----- MATERIAL PROVIDED -----

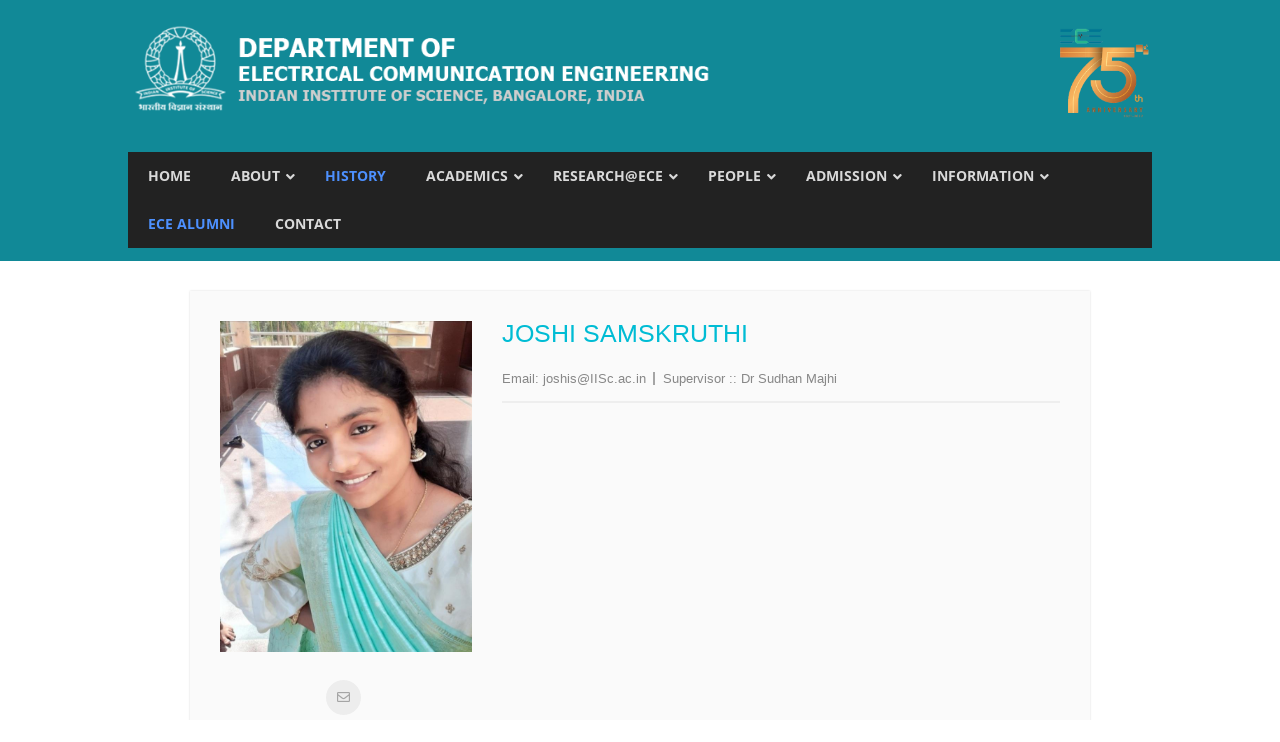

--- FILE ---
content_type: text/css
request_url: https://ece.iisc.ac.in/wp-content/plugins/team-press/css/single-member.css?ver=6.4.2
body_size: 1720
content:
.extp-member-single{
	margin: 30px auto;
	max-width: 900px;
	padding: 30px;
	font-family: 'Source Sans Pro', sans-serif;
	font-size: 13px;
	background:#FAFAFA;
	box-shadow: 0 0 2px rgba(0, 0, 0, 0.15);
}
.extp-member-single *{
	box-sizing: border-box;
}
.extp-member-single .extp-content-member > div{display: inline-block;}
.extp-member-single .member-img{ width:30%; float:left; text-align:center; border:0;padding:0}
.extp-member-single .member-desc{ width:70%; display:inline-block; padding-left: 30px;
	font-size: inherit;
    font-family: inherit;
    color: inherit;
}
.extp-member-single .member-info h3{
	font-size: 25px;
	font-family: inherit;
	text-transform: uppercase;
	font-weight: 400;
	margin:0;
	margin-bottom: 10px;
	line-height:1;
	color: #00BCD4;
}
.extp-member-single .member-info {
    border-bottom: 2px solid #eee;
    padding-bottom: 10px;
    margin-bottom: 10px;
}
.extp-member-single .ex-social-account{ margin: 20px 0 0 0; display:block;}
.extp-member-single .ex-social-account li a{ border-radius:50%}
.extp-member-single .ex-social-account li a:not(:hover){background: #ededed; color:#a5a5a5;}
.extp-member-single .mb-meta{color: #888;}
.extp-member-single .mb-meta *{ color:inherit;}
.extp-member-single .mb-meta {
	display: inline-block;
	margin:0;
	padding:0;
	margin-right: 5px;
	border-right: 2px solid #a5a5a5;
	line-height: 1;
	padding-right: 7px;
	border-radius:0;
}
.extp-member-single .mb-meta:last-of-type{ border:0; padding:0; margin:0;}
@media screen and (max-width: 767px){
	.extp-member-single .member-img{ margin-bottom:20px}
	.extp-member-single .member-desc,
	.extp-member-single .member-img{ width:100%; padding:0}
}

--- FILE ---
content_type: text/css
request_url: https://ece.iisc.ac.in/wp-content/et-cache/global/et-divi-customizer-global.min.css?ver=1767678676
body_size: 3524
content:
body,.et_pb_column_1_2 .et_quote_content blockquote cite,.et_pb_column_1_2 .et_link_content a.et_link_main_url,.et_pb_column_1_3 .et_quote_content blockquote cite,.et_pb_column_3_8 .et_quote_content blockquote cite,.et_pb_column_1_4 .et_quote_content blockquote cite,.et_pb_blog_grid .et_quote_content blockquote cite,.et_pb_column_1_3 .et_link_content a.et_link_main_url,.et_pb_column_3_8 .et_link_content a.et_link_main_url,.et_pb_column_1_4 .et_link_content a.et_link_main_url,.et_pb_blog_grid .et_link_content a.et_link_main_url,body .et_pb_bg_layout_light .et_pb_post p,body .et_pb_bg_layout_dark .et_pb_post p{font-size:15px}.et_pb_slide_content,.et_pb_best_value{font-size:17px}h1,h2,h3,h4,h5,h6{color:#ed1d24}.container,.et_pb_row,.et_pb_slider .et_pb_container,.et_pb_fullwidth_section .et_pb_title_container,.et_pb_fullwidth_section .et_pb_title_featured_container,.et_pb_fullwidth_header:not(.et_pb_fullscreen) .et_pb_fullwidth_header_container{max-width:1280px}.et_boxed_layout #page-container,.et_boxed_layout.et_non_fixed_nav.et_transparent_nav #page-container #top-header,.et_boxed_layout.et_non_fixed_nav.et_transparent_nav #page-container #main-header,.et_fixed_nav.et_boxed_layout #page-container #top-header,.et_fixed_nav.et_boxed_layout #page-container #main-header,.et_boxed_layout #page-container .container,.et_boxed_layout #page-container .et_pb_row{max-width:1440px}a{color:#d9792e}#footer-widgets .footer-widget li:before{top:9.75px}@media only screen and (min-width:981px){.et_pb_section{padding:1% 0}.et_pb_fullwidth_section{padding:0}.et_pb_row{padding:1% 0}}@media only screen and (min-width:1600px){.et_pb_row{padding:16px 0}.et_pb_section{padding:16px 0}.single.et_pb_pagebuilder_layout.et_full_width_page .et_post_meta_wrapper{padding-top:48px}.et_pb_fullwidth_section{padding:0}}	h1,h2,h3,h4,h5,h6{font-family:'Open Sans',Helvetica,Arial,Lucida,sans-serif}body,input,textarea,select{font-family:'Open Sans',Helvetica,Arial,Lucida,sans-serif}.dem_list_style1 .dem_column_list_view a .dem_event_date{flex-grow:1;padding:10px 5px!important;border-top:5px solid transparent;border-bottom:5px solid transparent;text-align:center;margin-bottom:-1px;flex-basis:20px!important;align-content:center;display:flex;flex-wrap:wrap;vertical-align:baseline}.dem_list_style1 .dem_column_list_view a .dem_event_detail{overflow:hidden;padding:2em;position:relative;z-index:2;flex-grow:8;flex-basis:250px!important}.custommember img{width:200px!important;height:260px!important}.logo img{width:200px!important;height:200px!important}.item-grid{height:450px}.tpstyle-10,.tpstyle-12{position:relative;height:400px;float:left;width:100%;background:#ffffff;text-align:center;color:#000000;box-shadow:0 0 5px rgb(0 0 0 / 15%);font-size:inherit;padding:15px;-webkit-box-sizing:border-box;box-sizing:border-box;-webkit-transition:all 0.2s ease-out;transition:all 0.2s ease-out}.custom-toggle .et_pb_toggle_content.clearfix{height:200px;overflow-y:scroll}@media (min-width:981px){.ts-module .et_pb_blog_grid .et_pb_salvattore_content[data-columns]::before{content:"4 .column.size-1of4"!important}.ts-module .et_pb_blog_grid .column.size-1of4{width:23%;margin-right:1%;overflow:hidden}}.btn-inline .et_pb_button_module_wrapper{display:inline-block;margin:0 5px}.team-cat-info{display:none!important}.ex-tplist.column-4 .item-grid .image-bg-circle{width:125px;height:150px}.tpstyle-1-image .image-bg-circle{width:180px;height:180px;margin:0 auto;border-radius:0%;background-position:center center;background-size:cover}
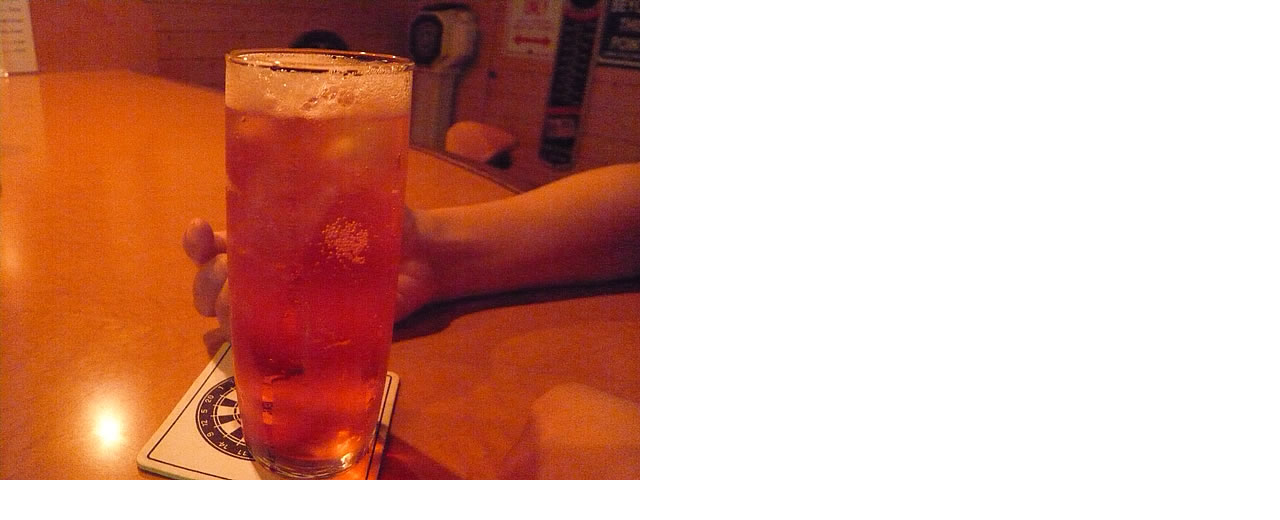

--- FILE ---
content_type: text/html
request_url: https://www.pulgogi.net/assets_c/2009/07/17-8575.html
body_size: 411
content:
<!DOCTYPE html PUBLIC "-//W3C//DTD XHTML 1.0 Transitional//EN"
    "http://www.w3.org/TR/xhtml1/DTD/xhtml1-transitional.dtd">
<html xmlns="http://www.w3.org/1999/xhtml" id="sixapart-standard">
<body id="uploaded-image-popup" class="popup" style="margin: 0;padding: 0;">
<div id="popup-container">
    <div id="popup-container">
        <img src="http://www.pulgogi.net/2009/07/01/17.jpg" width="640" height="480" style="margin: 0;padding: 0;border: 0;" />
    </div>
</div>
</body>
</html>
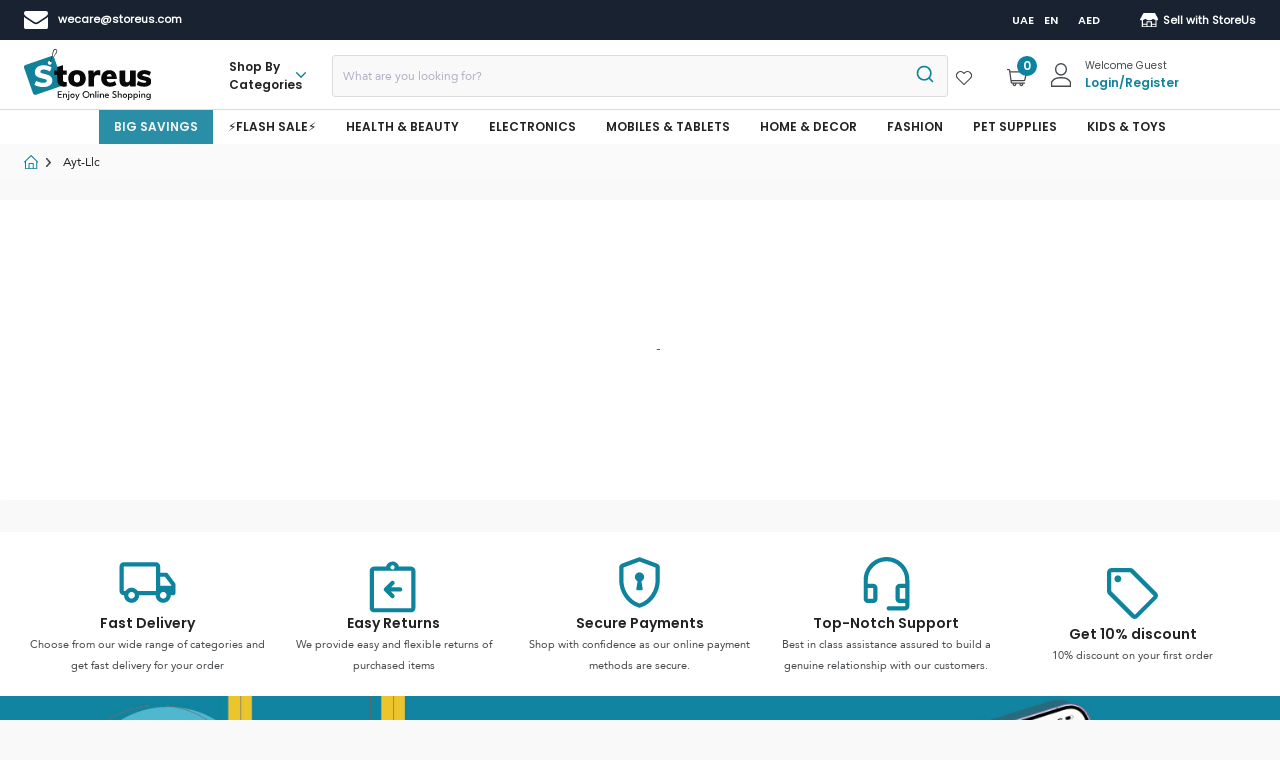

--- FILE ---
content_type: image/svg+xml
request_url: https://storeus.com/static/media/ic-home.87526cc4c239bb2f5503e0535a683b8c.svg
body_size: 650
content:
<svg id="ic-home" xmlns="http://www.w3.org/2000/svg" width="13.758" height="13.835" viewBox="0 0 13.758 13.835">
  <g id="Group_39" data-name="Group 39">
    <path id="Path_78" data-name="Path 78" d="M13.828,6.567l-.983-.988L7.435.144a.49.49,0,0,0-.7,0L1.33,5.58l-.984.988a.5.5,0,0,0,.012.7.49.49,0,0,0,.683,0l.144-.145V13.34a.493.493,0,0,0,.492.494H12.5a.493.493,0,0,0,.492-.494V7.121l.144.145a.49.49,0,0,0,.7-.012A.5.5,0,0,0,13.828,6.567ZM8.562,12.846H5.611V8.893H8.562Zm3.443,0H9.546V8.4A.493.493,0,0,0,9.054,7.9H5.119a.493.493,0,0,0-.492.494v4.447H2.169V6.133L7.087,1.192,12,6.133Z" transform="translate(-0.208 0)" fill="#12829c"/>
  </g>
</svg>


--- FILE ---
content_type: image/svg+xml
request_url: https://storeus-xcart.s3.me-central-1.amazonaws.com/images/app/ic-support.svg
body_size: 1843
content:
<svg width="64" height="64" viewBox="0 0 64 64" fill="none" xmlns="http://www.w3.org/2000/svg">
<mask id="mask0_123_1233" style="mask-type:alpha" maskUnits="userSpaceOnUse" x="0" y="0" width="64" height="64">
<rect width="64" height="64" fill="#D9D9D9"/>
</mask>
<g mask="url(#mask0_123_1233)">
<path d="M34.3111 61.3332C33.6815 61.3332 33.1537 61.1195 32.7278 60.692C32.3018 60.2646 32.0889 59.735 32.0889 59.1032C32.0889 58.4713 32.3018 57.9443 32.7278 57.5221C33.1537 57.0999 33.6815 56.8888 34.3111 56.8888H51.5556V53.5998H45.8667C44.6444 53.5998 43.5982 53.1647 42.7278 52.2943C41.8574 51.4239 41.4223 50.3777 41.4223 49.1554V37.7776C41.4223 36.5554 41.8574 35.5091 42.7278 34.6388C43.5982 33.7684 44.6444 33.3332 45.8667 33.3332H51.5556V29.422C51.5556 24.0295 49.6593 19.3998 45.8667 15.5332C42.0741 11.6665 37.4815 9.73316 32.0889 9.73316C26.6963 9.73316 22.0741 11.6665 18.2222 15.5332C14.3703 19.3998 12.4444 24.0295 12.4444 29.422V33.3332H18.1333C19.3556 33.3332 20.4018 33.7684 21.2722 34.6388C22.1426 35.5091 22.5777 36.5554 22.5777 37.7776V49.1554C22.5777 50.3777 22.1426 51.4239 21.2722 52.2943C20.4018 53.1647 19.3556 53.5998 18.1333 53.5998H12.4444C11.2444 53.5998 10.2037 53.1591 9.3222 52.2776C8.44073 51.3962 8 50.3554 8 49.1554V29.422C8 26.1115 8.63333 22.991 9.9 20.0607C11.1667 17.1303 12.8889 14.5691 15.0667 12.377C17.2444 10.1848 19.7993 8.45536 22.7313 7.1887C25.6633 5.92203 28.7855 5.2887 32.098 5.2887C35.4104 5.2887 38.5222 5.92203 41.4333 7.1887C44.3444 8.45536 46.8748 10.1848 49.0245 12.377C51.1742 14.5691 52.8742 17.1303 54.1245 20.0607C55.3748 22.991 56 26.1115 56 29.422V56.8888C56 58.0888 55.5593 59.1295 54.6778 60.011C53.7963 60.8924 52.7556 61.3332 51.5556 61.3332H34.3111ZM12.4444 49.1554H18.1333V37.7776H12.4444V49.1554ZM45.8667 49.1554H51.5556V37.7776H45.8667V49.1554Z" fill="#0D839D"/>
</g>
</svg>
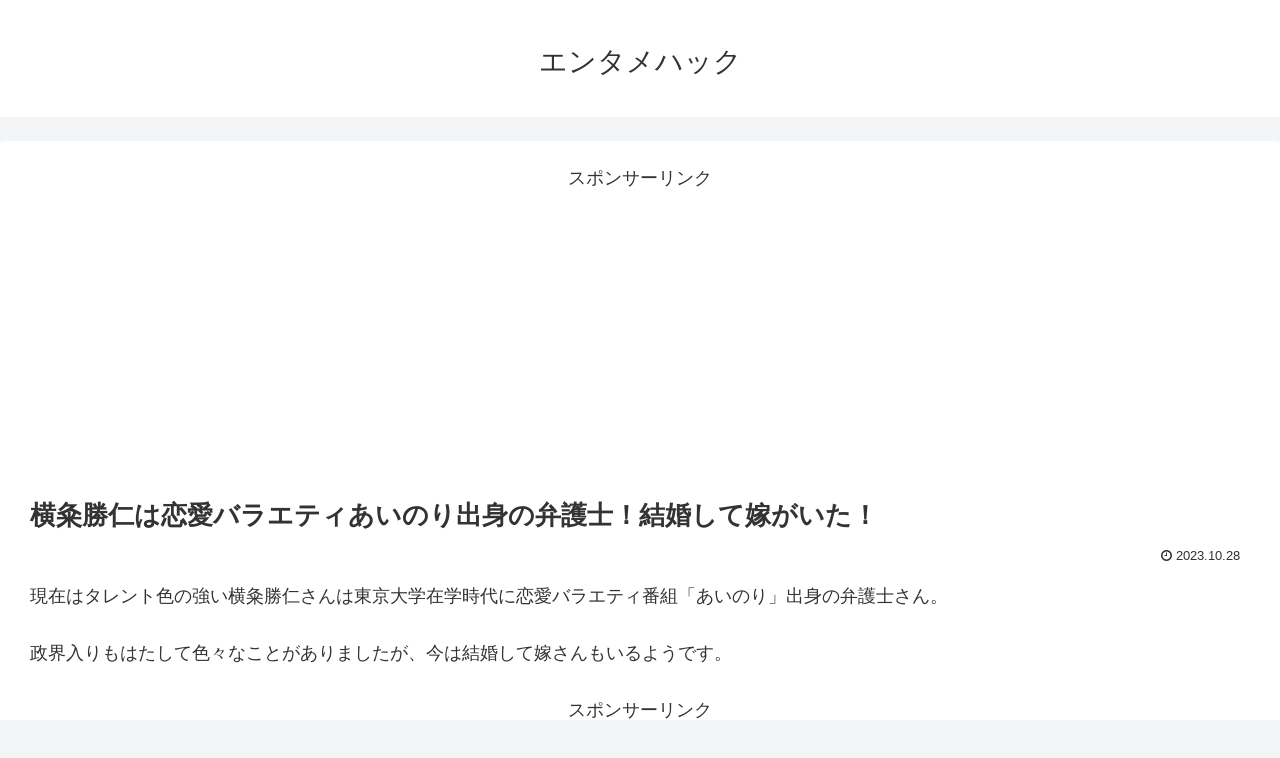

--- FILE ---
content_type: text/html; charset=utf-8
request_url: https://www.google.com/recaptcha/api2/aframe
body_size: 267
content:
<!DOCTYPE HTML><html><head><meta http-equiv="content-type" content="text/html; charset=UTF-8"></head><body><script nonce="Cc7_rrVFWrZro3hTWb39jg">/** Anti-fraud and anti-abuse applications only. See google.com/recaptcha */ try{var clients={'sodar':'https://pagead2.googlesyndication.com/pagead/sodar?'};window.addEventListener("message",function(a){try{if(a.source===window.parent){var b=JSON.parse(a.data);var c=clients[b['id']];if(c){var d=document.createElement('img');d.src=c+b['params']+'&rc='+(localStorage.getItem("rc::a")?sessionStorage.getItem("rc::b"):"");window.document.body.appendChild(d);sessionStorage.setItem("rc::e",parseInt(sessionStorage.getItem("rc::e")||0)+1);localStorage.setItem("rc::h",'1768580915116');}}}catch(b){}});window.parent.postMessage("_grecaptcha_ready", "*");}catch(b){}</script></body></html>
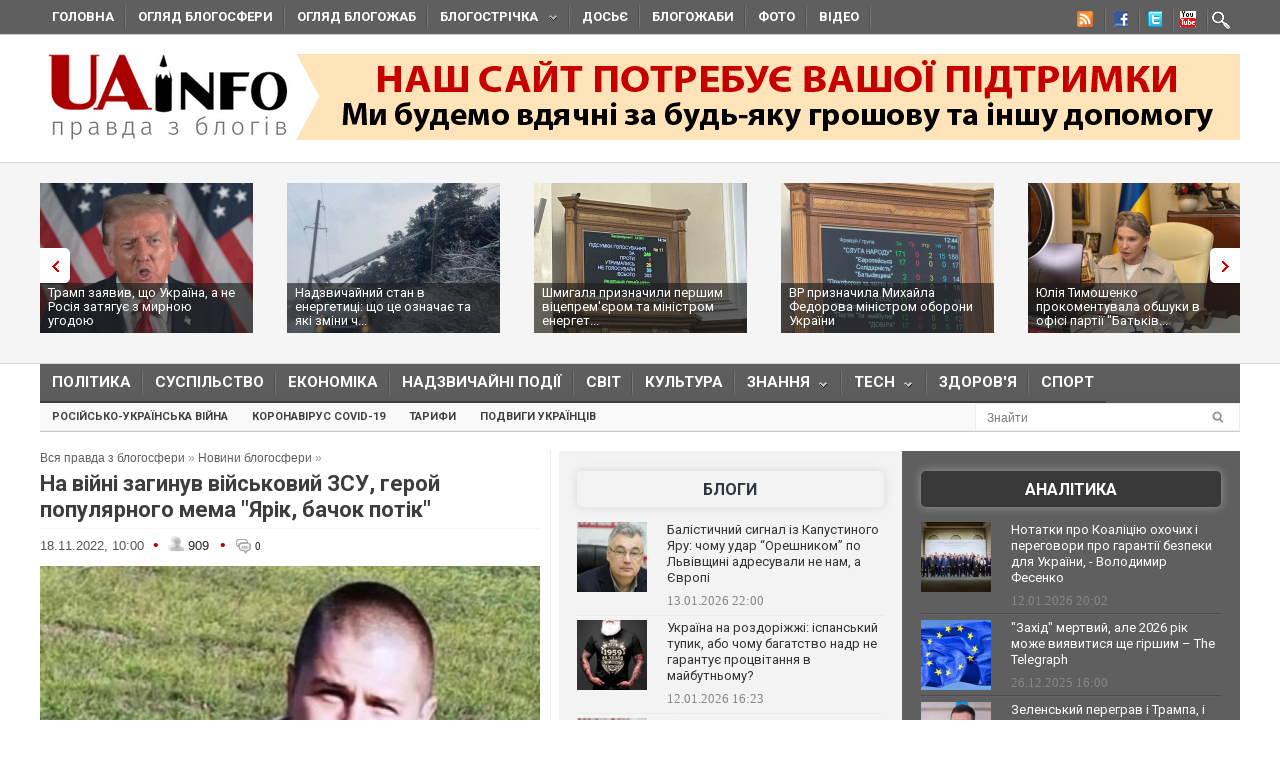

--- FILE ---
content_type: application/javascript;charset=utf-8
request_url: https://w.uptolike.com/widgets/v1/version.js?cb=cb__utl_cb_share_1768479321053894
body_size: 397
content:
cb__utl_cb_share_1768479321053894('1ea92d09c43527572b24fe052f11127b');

-----

## PROBLEM REQUIREMENTS
Nothing but the lines from the one holding "content_type: text/html; charset=utf-8" through the last line of the entries should be written out, exactly and inclusively, minus the pictures.

## WRITTEN ANSWER
content_type: text/html; charset=utf-8
request_url: https://www.google.com/recaptcha/api2/aframe
body_size: 267
content:
<!DOCTYPE HTML><html><head><meta http-equiv="content-type" content="text/html; charset=UTF-8"></head><body><script nonce="Cc7_rrVFWrZro3hTWb39jg">/** Anti-fraud and anti-abuse applications only. See google.com/recaptcha */ try{var clients={'sodar':'https://pagead2.googlesyndication.com/pagead/sodar?'};window.addEventListener("message",function(a){try{if(a.source===window.parent){var b=JSON.parse(a.data);var c=clients[b['id']];if(c){var d=document.createElement('img');d.src=c+b['params']+'&rc='+(localStorage.getItem("rc::a")?sessionStorage.getItem("rc::b"):"");window.document.body.appendChild(d);sessionStorage.setItem("rc::e",parseInt(sessionStorage.getItem("rc::e")||0)+1);localStorage.setItem("rc::h",'1768580915116');}}}catch(b){}});window.parent.postMessage("_grecaptcha_ready", "*");}catch(b){}</script></body></html>

--- FILE ---
content_type: application/javascript;charset=utf-8
request_url: https://w.uptolike.com/widgets/v1/version.js?cb=cb__utl_cb_share_1768479321053894
body_size: 397
content:
cb__utl_cb_share_1768479321053894('1ea92d09c43527572b24fe052f11127b');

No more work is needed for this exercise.